_Task prompt_
Please edit the lines below by replacing "truck" with "vehicle" everywhere it appears and leaving everything else unchanged. Leave out the pictures when you give the lines back.

▽

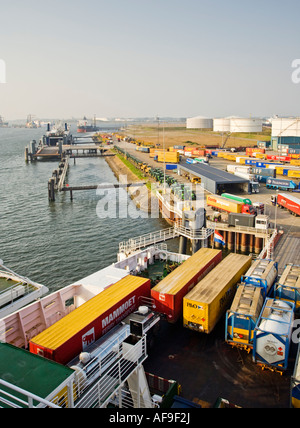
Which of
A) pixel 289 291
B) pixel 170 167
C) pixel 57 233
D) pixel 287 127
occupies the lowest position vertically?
pixel 57 233

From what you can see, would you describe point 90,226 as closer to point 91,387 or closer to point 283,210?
point 283,210

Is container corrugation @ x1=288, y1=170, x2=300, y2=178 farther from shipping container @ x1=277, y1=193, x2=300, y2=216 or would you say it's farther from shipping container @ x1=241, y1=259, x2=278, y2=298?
shipping container @ x1=241, y1=259, x2=278, y2=298

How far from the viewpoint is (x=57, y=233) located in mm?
46094

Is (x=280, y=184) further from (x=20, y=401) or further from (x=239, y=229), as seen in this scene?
(x=20, y=401)

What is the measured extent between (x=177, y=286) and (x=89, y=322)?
615cm

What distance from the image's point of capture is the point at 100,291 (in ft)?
68.0

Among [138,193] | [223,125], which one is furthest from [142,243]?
[223,125]

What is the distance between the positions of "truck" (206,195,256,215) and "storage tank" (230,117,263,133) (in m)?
138

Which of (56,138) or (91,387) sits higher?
(56,138)

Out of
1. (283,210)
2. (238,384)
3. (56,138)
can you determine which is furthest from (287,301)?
(56,138)

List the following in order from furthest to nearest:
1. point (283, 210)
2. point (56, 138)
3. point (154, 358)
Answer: point (56, 138) → point (283, 210) → point (154, 358)

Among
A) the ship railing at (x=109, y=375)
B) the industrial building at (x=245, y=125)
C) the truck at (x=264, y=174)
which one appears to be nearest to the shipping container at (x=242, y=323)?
the ship railing at (x=109, y=375)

△

_Completed exercise_
Which of
A) pixel 289 291
B) pixel 170 167
C) pixel 57 233
D) pixel 287 127
occupies the lowest position vertically?
pixel 57 233

From what you can see, would you describe point 90,226 as closer to point 91,387 or closer to point 283,210?
point 283,210

Is container corrugation @ x1=288, y1=170, x2=300, y2=178 farther from shipping container @ x1=277, y1=193, x2=300, y2=216 or would you say it's farther from shipping container @ x1=241, y1=259, x2=278, y2=298?
shipping container @ x1=241, y1=259, x2=278, y2=298

How far from the viewpoint is (x=57, y=233) located in mm?
46094

Is (x=280, y=184) further from (x=20, y=401) or further from (x=239, y=229), as seen in this scene?
(x=20, y=401)

What is the measured extent between (x=177, y=286) and (x=89, y=322)?
615cm

What distance from the image's point of capture is the point at 100,291 (in ft)?
68.0

Among [138,193] | [223,125], which one is furthest from [142,243]?
[223,125]

What is the distance between the positions of "vehicle" (206,195,256,215) and "storage tank" (230,117,263,133) (in m)?
138

Which of (56,138) or (91,387) sits higher?
(56,138)

Out of
1. (283,210)
2. (238,384)
3. (56,138)
can you determine which is furthest from (287,301)?
(56,138)

List the following in order from furthest to nearest:
1. point (283, 210)
2. point (56, 138)
3. point (154, 358)
Answer: point (56, 138) → point (283, 210) → point (154, 358)

Among
A) the ship railing at (x=109, y=375)
B) the industrial building at (x=245, y=125)
C) the vehicle at (x=264, y=174)
which one appears to be nearest to the shipping container at (x=242, y=323)?
the ship railing at (x=109, y=375)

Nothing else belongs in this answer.